Trevor Nunn’s 1996 film of Shakespeare’s classic comedy Twelfth Night is set somewhat ambiguously between the Elizabethan era and late Victorian England. The vagueness of setting seems appropriate, as this is a comedy about sexual confusion.
Twins Viola and Sebastian have been shipwrecked on different parts of the Illyrian coast. Each fears that the other is dead. In order to survive more easily in a ‘man’s world’ Viola (Imogen Stubbs) cuts her hair, glues on a fake moustache and dresses as a man. She poses as Cesario and enters the service of Orsino, a lovelorn Duke.
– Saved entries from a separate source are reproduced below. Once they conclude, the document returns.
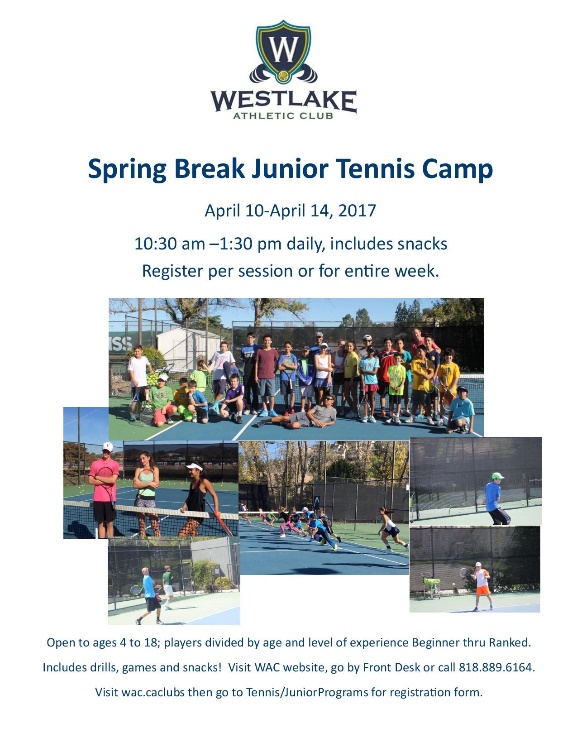 W

WESTLAKE
ATHLETIC CLUB

Spring Break Junior Tennis Camp

April 10-April 14, 2017

10:30 am –1:30 pm daily, includes snacks
Register per session or for entire week.

Open to ages 4 to 18; players divided by age and level of experience Beginner thru Ranked.

Includes drills, games and snacks! Visit WAC website, go by Front Desk or call 818.889.6164.

Visit wac.caclubs then go to Tennis/JuniorPrograms for registration form.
He is obsessed with the beautiful but haughty Olivia (Helena Bonham Carter) and uses Viola/Cesario as his go-between. So impressive is Viola as a man that Olivia falls in love with ‘him’. Confusion intensifies when Viola’s twin Sebastian (Stephen Mackintosh) also arrives on the scene.
Handsomely shot and full of intriguing ideas, the film is breathtaking in its choreography and humour. The play is on the list of comparative texts for Leaving Certificate English.